Wow! Stunning and unique! It looks absolutely amazing!

--Q


----------



## ArreauStandardPoodle (Sep 1, 2009)

I totally love the Poodle! AWESOME!


----------



## MaryLynn (Sep 8, 2012)

Love your ink, it's very cool.


----------



## RileysMommy (Jul 18, 2011)

I LOVE IT! 

I SO want a poodle tattoo...but am scared to death of the pain! I'm a big baby! LOL


----------



## Indiana (Sep 11, 2011)

She did an amazing job! Very pretty. And it really looks like Temperance!


----------



## LEUllman (Feb 1, 2010)

Wonderful work. But don't you have four other dogs? :wink:


----------



## faerie (Mar 27, 2010)

LOL! 

yes, i do ... i have them represented on my other arm in a white celtic stylized dog. 

:aetsch:


----------



## tokipoke (Sep 3, 2011)

I love how the hair looks on tattoo Temperance!


----------



## Fluffyspoos (Aug 11, 2009)

Beautifully done!


----------



## pudel luv (Jan 23, 2010)

faerie said:


> LOL!
> 
> yes, i do ... i have them represented on my other arm in a white celtic stylized dog.
> 
> :aetsch:


OK ...it's show and tell time ... hint, hint :wink:.

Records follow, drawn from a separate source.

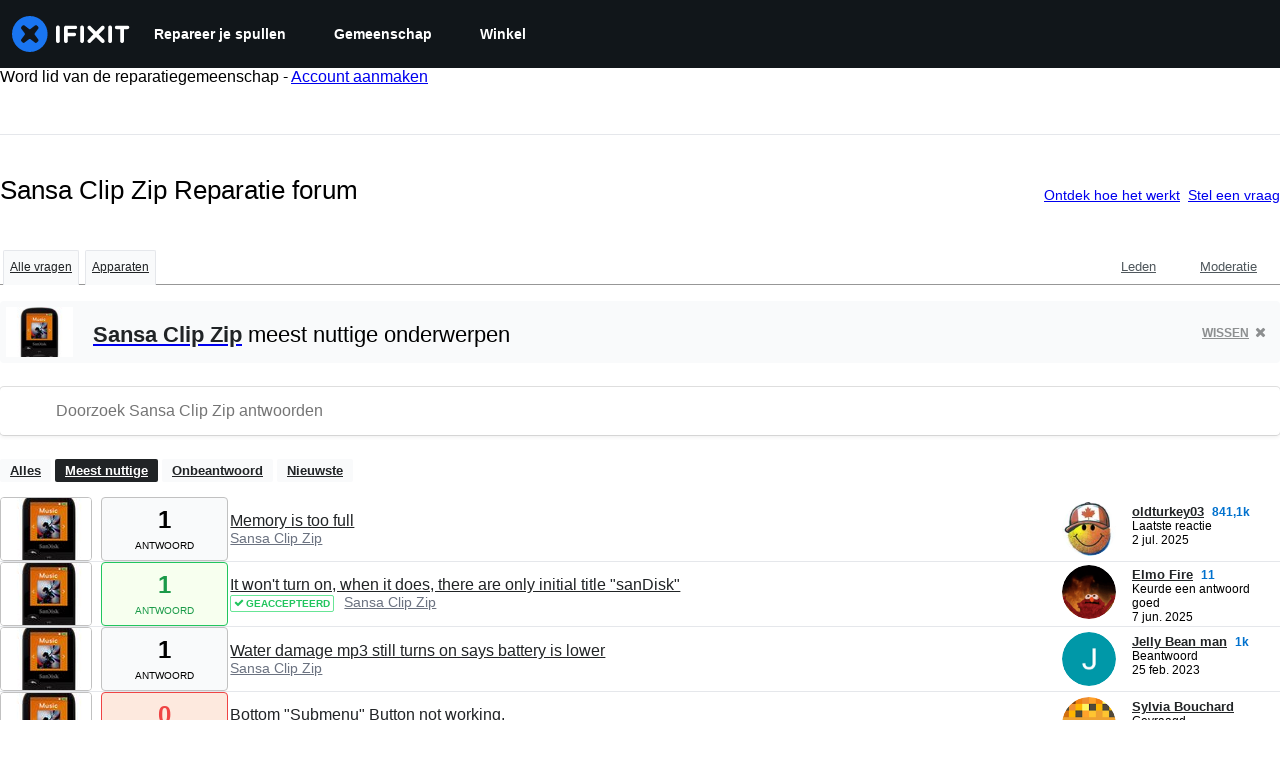

--- FILE ---
content_type: text/json
request_url: https://conf.config-security.com/model
body_size: 86
content:
{"title":"recommendation AI model (keras)","structure":"release_id=0x3a:35:2f:4a:27:63:3b:2b:76:67:77:2e:31:3a:4c:61:51:30:25:68:7c:2c:63:26:5f:77:42:4d:7b;keras;n3lcyalozjttjfvu2ppi8l2i4wadntc17ivakqa2yqyfp5873671d934m6moo7y9weq682c8","weights":"../weights/3a352f4a.h5","biases":"../biases/3a352f4a.h5"}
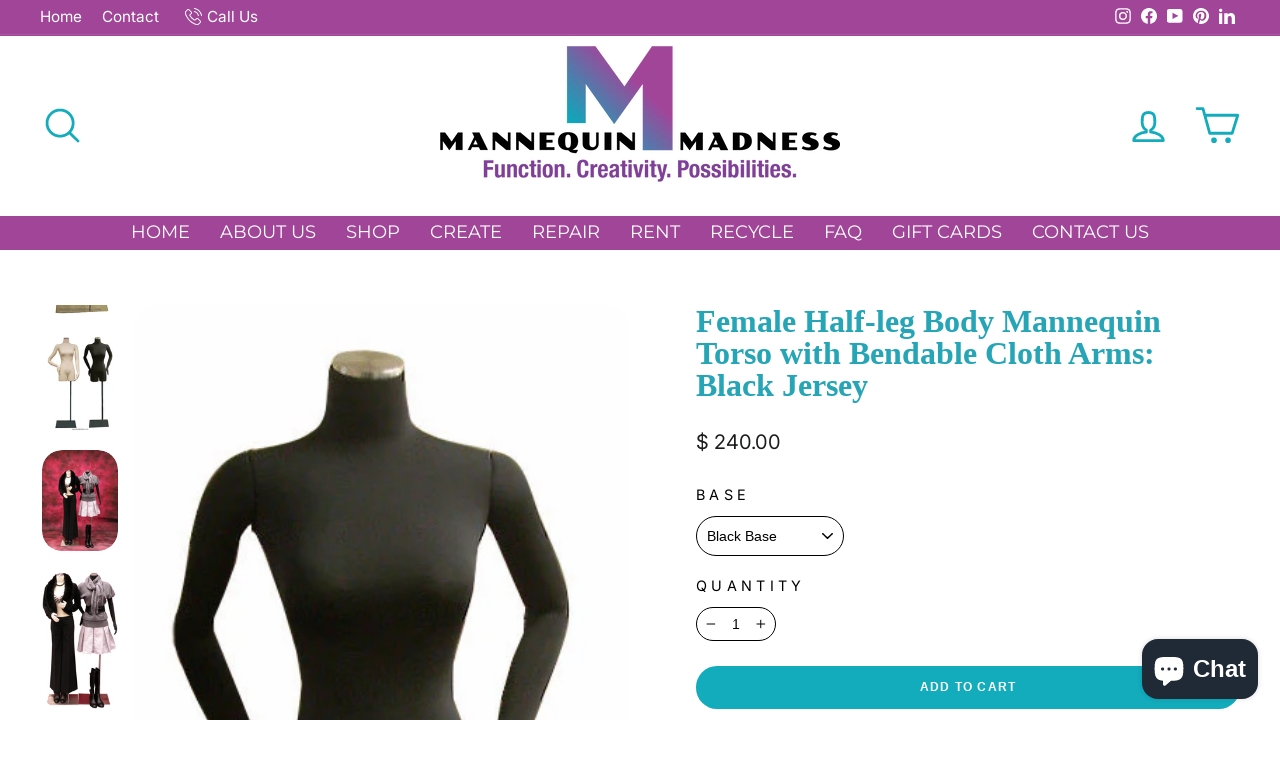

--- FILE ---
content_type: text/javascript
request_url: https://www.mannequinmadness.com/cdn/shop/t/171/assets/boost-pfs-instant-search.js?v=95495445503357874451736093767
body_size: -606
content:
var boostPFSInstantSearchConfig={search:{}};(function(){BoostPFS.inject(this),SearchInput.prototype.customizeInstantSearch=function(){}})();
//# sourceMappingURL=/cdn/shop/t/171/assets/boost-pfs-instant-search.js.map?v=95495445503357874451736093767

Your tatoo artist/friend has some real talent.

Temperance is lucky to have such a cool and dedicated mom.


----------



## Lily's-Mom (May 31, 2012)

WOW - very cool tattoo. How long did that take to do? I always wanted a tattoo, but am a chicken too. Very talented tattoo artist, that definitely looks like Temperance. Does the woman look like you too (blond hair/blue eyes)?


----------



## sophiebonita (Jul 10, 2012)

Beautiful!!!


Sent from my iPhone using PG Free


----------



## faerie (Mar 27, 2010)

thanks everyone.
this tattoo took about 6 hours in 2 sittings.


----------



## KidWhisperer (Apr 3, 2012)

I'm not a tattoo fan, but that artwork is STUNNING! I've never seen anything like it.


----------



## Jacamar (Jun 2, 2012)

Wow, amazing work!!


----------



## petitpie (Nov 16, 2011)

Did she use a picture of Temperance? Very nice!


----------



## Nawal (Mar 3, 2012)

That's so...I am trying to look for a nicer word but...badass!!

I love it!


----------



## faerie (Mar 27, 2010)

petitpie said:


> Did she use a picture of Temperance? Very nice!


she has met temperance in real life and is my friend on facebook so has seen pics of her. she also had some other pics she pulled off the internet of lighter dogs so she could study the face. i love the stylized poodle vs. a more realistic poodle tattoo. 
and the lady is amazing (and no, i don't think i look like her!)


----------



## Huxtable (Feb 19, 2012)

very very cool and beautifully done... I didn't know/realize how popular "dog portrait tattoos" were until recently on a site i just joined... yours is definitely one of a kind! I've mostly seen pugs/french bulldogs/bulldogs/etc, this is the first poodle  (Dog Tattoos)


----------



## Poodlemama99 (Feb 12, 2010)

Awesome ink. 


Sent from my iPad using PG Free


----------



## Joelly (May 8, 2012)

Wow! Its beautiful. I wish I am brave like that. I'm so scare of needle.


----------



## faerie (Mar 27, 2010)

I'm not scared of tattoo needles, but if i have to have my blood drawn i want to cry. LOL!

someone asked if i looked like that woman in the tattoo and no ... not at all. this is what i look like.


My Girly and me by faerie made, on Flickr


----------